La floraison des voluptueuses ombelles de centaines de fleurs n’est suivie que d’une très maigre production de fruits : seulement 1 à 3% des fleurs fructifient !

La fleur de taille modeste donne naissance à de grosses « gousses » ventrues, en forme de ballon de rugby allongé, d’un beau vert clair, couvertes de verrues proéminentes molles ; elles sont portées sur le pédoncule de la fleur qui s’épaissit et se recourbe d’une manière curieuse et qui porte ainsi le fruit redressé à la verticale.

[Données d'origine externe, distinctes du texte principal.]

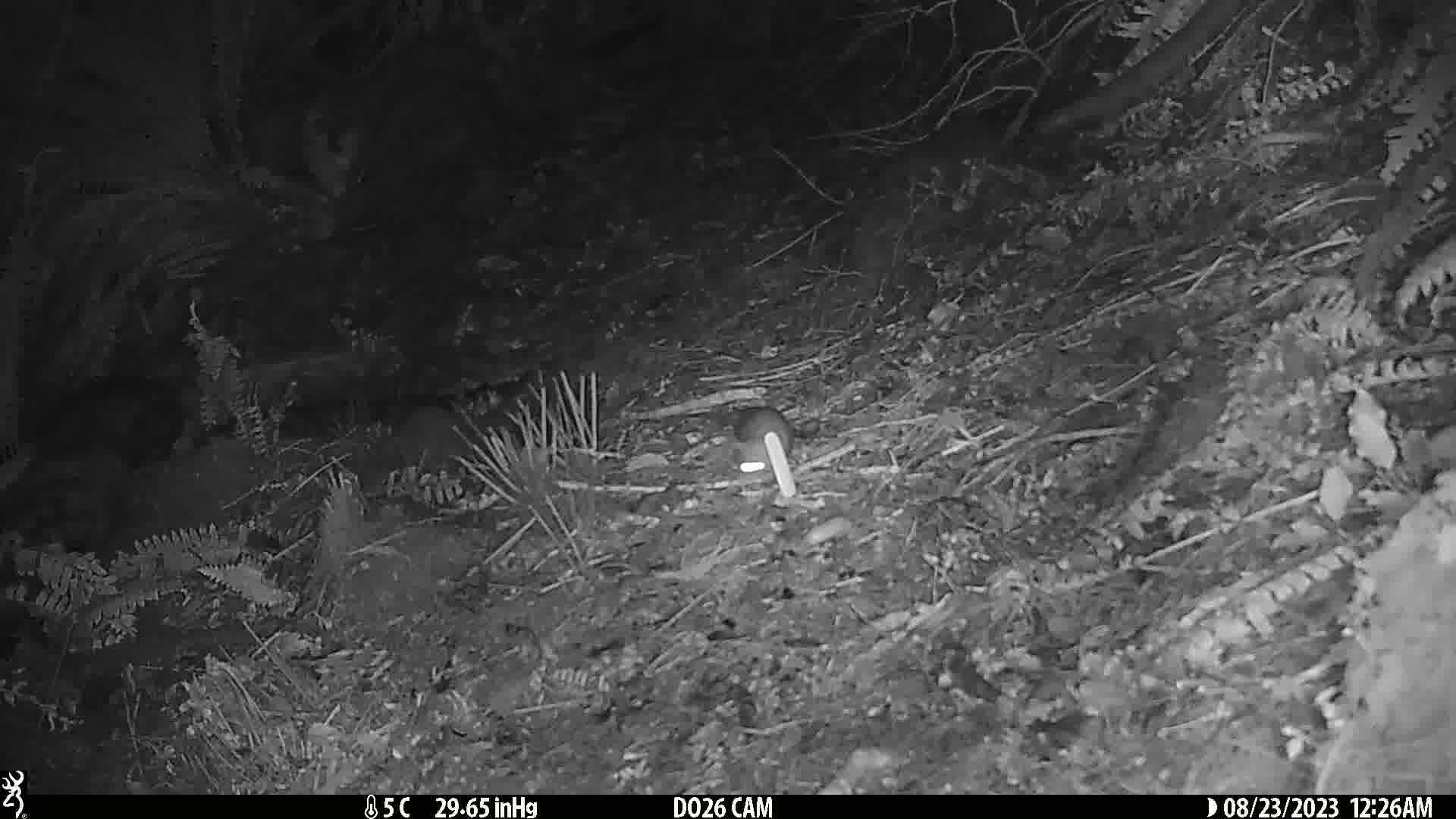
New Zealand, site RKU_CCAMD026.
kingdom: Animalia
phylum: Chordata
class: Mammalia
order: Rodentia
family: Muridae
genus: Rattus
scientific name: Rattus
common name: rat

C’est à ce stade encore vert qu’on peut les cueillir et les placer en cercle sur le rebord d’un verre plein d’eau en utilisant le pédoncule recourbé comme crochet ; on reconstitue ainsi une tradition très répandue autrefois à la campagne (et qui m’avait fasciné quand j’étais enfant !) : les perruches à l’abreuvoir ! Certains dessinent même des yeux au crayon feutre pour accentuer l’effet visuel pourtant très réaliste en lui-même.

Il faut veiller quand on les manipule au lait (latex) blanc poisseux qui s’échappe des pédoncules coupés et encore plus de la paroi des fruits si on les déchire. Ce latex contient un riche cocktail chimique d’alcaloïdes, de résinoïdes et de substances cardio-actives potentiellement dangereuses ; on le retrouve dans toute la plante et surtout dans les feuilles où il protège la plante des attaques des herbivores.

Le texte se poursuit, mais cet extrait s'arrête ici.